L’agritourisme est encore une filière touristique mineure, comparée à d’autres filières du tourisme alternatif comme l’écotourisme, le tourisme rural, le tourisme communautaire ou encore le tourisme solidaire.   Toutefois, ilgagne peu à peu en intérêt et importance dans pas mal de pays, dont certains en ont même fait leur spécialité et ont multiplié les sites d’accueil où les visites affluent.   Aux États-Unis, par exemple, certains estiment que le nombre de fermes qui pratiquent l’agritourisme a quasiment doublé entre 2002 et 2007 (Gil Arroyo et al., 2013), alors que dans d’autres pays comme l’Italie ou le Québec, de nouvelles lois sont formulées pour accompagner le dynamisme de l’agritourisme. En Haïti, cette filière du tourisme alternatif est encore très peu connue, bien qu’elle existe dans les faits.  Des initiatives sont en cours, par exemple, à Fond Jean Noël via la Route du café, au Jardin Botanique des Cayes, ou à Vallue qui en fait l’un de ses maillons touristiques de montagne.  Aujourd’hui, en choisissant l’agritourisme comme thème pour son événement annuel 2019, le Group Croissance aura contribué à une plus grande visibilité de cette filière en Haïti.

1.      Définition de l’agritourisme
L'agritourisme réfère à la mise en valeur touristique d’une exploitation agricole ou plus largement d’une aire agro-écologique.  Il est encore appelé agrotourisme, tourisme lié à l’agriculture ou tourisme à la ferme.  Ces appellations renvoient à deux visions de l’agritourisme.  D’une part, l’une largement dominante selon laquelle l’activité se confine au site du producteur et l’autre, minoritaire, qui l’étend aussi hors du site, en « milieu agricole ».  D’autre part, certains prennent en compte quatre offres agritouristiques sur le site d’accueil : hébergement, restauration, vente de services et vente de produits de l’exploitation (Nathalie Fabry), alors que d’autres considèrent un plus grand éventail d’activités agritouristiques menées par différents acteurs du territoire, en différents lieux (Agnès, François, Anne Marie).En gros, son objet est la découverte des savoir-faire agricoles d'un territoire, et par extension des paysages, des pratiques sociales et des spécialités culinaires découlant de l'agriculture. 

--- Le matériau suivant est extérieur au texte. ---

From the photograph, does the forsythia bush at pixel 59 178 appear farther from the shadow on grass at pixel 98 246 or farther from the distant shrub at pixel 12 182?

2.      Grands enjeux socioéconomiques
L’agritourisme est un moyen de création de valeur ajoutée en milieu agricole, contribuant à diversifier les sources de revenus.   Comme tel, il peut se révéler un moyen de fixer les populations sur le territoire, et pour les citadins un véritable prétexte pour se rendre à la campagne.  L’agritourisme est aussi un outil de mise en valeur et de préservation tant du patrimoine agricole et gastronomique, que du patrimoine bâti et du paysage d’un territoire. Il peut contribuer à la relance de cultivars en voie de disparition et à la sécurité alimentaire locale. Les événements sont l’occasion pour le touriste de s’imprégner de « l’esprit du lieu », en dégustant les produits locaux et en se montrant curieux de tout ce qui les entoure[1].C’est une activité très prisée pour une clientèle en quête de preuves d’origine.  En résumé, les grands enjeux socioéconomiques de l’agritourisme résident dans son grand potentiel de dynamisation économique d’un territoire, de renforcement des liens sociaux entre les membres de la communauté d’accueil, d’interaction valorisante entre paysan et citadin, de développement durable d’un territoire agricole, et d’échange valorisant entre citadins et exploitants.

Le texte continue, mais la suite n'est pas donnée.